War is a good story, Israeli journalist says in S.F.

Ron Ben-Yishai has been wounded in action twice — not as a soldier but as a journalist.

Both injuries occurred during the 18-month War of Attrition, which began in 1969 when Egyptian forces opened fire on Israeli soldiers stationed at the Suez Canal.

On one occasion, Ben-Yishai and Israeli troops landed in a helicopter near a Palestine Liberation Organization base in Jordan. Ben-Yishai was among those hit when fighters on the base opened fire.

Another time, Ben-Yishai took shrapnel in the arm as he ran along the rim of a trench in Syria with a television camera filming soldiers scrambling inside.

Currently a special-assignment correspondent for Yediot Achronot, Israel's largest-circulation Hebrew daily, Ben-Yishai long ago came to terms with the occupational hazards of covering war.

"I'm afraid all the time," admits the 55-year-old journalist, who came to San Francisco recently as part of the Anti-Defamation League's Middle East lecture series. "Being afraid is an instrument of staying alive. It is an instrument that allows me to come back and tell the story."

In addition to the War of Attrition and the 1973 Yom Kippur War, Ben-Yishai has covered, on location, conflicts such as the Persian Gulf War and battles in Afghanistan and Bosnia.

"I see myself as a storyteller mainly," the award-winning journalist said in an interview. "War is a good story."

Nowhere as in war, he contends, are human emotions and behavior laid so bare.

"War is an extreme situation in which human beings bring their human qualities to an extreme. That makes it so interesting," said Ben-Yishai, who is also a former Middle East correspondent for Time magazine.

As an Israel Defense Force veteran of both the War of Attrition and the 1967 Six-Day War, Ben-Yishai brings a rare, first-hand understanding to his battle coverage.

"One of the main difficulties of a battlefield is to recognize a situation and understand it: who is against whom, where and what is in danger," he said. "I get a picture quicker than other journalists who cover war."

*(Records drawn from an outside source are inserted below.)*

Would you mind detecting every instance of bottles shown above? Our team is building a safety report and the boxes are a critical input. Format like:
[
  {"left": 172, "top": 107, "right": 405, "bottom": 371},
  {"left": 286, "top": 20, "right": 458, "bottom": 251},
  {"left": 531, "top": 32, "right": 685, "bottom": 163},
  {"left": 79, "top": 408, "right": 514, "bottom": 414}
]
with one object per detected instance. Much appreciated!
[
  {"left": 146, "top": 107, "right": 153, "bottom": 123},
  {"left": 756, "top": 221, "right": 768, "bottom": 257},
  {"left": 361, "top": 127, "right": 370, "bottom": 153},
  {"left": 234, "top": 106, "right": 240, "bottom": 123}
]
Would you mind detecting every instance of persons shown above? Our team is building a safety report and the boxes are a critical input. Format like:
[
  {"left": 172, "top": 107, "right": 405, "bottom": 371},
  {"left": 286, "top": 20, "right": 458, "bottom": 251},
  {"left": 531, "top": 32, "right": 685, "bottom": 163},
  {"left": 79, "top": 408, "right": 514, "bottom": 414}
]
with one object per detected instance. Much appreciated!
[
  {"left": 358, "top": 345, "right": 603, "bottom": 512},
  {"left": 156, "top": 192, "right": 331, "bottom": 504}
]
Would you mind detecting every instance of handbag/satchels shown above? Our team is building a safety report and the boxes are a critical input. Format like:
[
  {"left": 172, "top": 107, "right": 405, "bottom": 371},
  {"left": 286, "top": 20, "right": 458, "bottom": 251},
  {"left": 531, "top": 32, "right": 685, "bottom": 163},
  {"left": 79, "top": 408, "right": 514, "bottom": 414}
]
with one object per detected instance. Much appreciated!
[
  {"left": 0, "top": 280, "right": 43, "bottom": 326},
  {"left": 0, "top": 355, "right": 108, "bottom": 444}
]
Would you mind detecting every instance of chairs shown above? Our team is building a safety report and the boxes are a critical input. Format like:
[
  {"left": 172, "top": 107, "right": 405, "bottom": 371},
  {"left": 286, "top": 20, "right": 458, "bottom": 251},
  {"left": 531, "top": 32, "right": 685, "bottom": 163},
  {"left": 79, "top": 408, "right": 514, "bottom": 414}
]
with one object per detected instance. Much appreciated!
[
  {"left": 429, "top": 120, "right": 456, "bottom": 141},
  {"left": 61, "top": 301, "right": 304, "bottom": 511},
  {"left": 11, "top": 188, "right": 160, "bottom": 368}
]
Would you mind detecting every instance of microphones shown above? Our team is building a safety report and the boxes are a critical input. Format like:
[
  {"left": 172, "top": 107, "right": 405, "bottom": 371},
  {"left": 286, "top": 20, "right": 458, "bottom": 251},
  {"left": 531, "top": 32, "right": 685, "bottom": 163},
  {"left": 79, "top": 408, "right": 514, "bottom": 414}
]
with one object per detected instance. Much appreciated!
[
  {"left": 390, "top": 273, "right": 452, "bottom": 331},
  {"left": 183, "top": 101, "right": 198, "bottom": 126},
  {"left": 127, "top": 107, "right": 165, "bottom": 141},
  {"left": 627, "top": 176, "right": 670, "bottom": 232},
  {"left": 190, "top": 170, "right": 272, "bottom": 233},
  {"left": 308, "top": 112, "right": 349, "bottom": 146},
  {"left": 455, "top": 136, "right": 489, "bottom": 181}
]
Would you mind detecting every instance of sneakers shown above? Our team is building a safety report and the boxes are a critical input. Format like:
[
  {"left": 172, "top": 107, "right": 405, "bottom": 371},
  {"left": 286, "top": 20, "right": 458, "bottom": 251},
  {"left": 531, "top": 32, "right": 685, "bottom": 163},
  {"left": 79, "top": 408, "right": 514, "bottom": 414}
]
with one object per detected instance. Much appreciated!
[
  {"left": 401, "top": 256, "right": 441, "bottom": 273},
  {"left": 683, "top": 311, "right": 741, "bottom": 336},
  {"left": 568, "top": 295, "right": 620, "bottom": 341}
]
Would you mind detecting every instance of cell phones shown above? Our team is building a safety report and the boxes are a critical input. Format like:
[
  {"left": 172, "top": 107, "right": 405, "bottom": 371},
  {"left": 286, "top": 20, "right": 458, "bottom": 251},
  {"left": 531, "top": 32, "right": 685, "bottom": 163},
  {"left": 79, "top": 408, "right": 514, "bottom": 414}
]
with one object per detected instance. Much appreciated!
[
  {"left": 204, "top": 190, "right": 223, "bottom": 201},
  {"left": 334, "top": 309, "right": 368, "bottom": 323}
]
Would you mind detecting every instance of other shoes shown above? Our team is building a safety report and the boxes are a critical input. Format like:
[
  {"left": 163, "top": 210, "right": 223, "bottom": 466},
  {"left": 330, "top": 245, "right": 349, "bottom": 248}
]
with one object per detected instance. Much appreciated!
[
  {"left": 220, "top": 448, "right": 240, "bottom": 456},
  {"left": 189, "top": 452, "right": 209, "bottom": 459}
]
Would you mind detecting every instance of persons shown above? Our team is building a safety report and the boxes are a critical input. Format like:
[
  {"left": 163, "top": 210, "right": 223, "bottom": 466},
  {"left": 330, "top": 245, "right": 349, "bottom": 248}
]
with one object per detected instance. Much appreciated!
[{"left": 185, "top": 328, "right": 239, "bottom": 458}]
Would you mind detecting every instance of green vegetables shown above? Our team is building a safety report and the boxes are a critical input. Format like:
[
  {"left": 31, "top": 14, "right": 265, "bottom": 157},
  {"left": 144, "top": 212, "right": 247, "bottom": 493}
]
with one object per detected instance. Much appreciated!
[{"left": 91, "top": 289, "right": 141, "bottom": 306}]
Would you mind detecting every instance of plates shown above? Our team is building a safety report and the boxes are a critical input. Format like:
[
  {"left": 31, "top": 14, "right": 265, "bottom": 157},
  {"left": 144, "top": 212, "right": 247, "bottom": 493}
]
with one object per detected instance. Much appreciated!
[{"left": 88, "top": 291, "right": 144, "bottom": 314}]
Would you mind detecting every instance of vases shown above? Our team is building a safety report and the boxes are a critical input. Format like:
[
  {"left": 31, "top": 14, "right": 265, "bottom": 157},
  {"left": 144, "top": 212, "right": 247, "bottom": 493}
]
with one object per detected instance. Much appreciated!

But Ben-Yishai, a frequent media commentator on national and international security issues, has also covered peace.

Just in time to cover the historic Camp David Accords between Israel and Egypt, Ben-Yishai was named Washington correspondent for Yediot Achronot, eventually becoming the paper's Washington bureau chief.

Covering the Camp David process, from Egyptian President Anwar Sadat's visit to Israel in 1977 to the agreement's signing a year later, was a high point in his career.

He won the Israeli Newspaper Publishers' "Outstanding Journalist of the Year" award in 1989.

These days, Ben-Yishai often covers the Arab-Israeli peace process, but from the perspective of related violence.

"Sometimes I pity the people involved in violence," he said. "History will move on, but they will stay dead and crippled forever."

While visiting the United States, he has found people wanting easy answers to the mired quest for peace.

"I think it is important for people to understand the complexity of the situation," Ben-Yishai said. "You find yourself unable to give simple answers or to make predictions that will be sound or hold water two weeks from now."